Ma quante sono queste recensioni? Si direbbe molte meno che altrove. Tra i nostri studi di caso, una piattaforma per consulenze mediche e psicologiche permette già ora di valutare le prestazioni ricevute, ma ha deciso di tenerle nascoste fino a che non raggiungeranno una massa critica consistente. Secondo i dati fornitici da una piattaforma di babysitting, soltanto 58 account di genitori su oltre 5.000 profili creati in Italia nel 2022 hanno lasciato recensioni a tate o babysitter. In parte, questo dato si spiega con il fatto che la relazione che instauriamo con babysitter, psicologi o psicologhe è molto più duratura rispetto a quella che intratteniamo con altre categorie professionali. Se un rider può ricevere decine di recensioni giornaliere da ciascun cliente a cui consegna del cibo, le valutazioni di una o un babysitter possono arrivare da una limitata platea di genitori, con i quali spesso mantiene una collaborazione continuativa. D’altra parte, questa relazione prolungata promette di aumentare la qualità delle valutazioni degli utenti, attenuando il pericolo che nascano bolle reputazionali noto ormai da tempo agli studiosi di questi temi.
Chi e che cosa si valuta?
Oltre ad abilitare la costruzione di fiducia reciproca, attraverso il sistema delle recensioni le piattaforme decentrano sugli utenti il controllo del comportamento delle controparti, dentro e fuori l’infrastruttura digitale.
Nell’ambito delle piattaforme di welfare, la raccolta di riscontri circa la qualità dei servizi offerti assume significati differenziati in ragione delle specificità settoriali. Nelle piattaforme per babysitter, ad esempio, operatori e operatrici percepiscono le recensioni come uno strumento per acquisire informazioni preliminari sugli utenti, ma anche come un asset per ottenere maggiore visibilità nel ranking allestito dalle piattaforme. Le implicazioni più interessanti si rilevano però nelle piattaforme che offrono servizi medici e psicologici, dove i sistemi reputazionali possono riconfigurare identità e pratiche professionali altamente codificate e legittimate.
★ ★ ★ ★
Riprendi il brano sulle recensioni nelle piattaforme di welfare dal punto in cui si interrompe. L'elenco proviene da una fonte diversa dal brano sulle recensioni nelle piattaforme di welfare.
★ ★ ★ ★
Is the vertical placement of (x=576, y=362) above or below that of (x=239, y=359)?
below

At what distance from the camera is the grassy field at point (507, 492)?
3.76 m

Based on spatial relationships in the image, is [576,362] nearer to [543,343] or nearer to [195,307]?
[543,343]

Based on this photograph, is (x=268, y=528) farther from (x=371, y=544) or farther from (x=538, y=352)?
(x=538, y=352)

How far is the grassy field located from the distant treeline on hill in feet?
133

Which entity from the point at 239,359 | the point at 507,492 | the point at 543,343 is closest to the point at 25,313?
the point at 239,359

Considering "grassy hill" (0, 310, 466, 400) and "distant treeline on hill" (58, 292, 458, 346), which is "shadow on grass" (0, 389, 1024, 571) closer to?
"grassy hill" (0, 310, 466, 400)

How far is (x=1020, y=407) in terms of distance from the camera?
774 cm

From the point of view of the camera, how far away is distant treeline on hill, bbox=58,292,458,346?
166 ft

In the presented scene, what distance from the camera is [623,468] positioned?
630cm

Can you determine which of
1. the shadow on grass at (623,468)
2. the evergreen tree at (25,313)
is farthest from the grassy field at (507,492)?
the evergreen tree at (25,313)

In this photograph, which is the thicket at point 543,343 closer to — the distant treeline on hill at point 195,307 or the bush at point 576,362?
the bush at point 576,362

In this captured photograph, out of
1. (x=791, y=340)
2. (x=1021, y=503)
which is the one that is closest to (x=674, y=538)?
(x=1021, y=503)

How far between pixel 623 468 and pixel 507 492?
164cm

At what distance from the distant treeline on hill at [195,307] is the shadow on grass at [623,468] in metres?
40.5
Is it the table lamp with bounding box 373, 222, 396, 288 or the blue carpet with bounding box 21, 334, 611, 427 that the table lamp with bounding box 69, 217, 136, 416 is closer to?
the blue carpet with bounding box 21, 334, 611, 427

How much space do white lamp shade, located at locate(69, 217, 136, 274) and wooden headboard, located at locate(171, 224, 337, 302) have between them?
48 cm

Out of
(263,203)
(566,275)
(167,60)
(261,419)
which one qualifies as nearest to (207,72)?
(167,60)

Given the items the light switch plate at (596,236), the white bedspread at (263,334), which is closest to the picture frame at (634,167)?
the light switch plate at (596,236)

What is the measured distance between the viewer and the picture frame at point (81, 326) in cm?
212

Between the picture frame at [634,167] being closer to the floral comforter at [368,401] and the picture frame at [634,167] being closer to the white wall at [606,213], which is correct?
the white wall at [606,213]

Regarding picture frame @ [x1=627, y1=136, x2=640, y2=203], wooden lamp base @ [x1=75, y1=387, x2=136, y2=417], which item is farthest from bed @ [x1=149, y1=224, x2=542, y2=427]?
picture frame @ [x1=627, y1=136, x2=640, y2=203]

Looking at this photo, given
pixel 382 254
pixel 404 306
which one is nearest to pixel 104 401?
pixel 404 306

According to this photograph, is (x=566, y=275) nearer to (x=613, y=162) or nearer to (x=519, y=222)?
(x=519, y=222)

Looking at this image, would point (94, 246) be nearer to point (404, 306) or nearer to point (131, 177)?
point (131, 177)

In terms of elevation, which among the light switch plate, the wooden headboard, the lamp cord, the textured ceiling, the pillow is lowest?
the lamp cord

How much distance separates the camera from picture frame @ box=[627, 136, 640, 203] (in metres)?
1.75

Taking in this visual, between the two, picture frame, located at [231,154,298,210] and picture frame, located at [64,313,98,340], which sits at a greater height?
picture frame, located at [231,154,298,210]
★ ★ ★ ★
## Spazio risposta:
Da questo punto di vista, un primo aspetto degno di nota concerne l’oggetto della valutazione: cosa si valuta di una prestazione medica o di una seduta di psicoterapia? Secondo molti medici che operano con le piattaforme che abbiamo studiato, le recensioni dei pazienti si basano principalmente sugli aspetti comunicativi ed emotivi che traspaiono durante una visita o un teleconsulto. Questo slittamento promette di trasformare alcuni aspetti della relazione medico-paziente, il modo stesso di praticare la professione. Il rischio di ricevere una recensione negativa, infatti, sembrerebbe intensificare l’attenzione dei medici verso questioni considerate spesso marginali rispetto alle capacità diagnostiche o all’osservanza rigida di protocolli terapeutici. L’altro lato della medaglia riguarda l’identità degli agenti responsabili di questa valutazione: chi valuta il lavoro di medici e psicoterapeuti? Naturalmente, abilitare i pazienti a lasciare delle recensioni circa l’operato di professionisti sanitari non implica che essi abbiano le competenze per farlo, ma contribuisce a mettere in discussione l’autorità che deriva dalla detenzione esclusiva di un sapere esperto come quello medico. In altri termini, il sistema reputazionale riesce ad attenuare le asimmetrie di potere nel rapporto fra paziente e professionista, pur lasciando intatte le asimmetrie informative che li separano.
La diversa presenza e gestione dei meccanismi reputazionali all’interno delle piattaforme di welfare è, in definitiva, un’ulteriore evidenza dell’eterogeneità di questo settore e della sua mancata “uberizzazione”.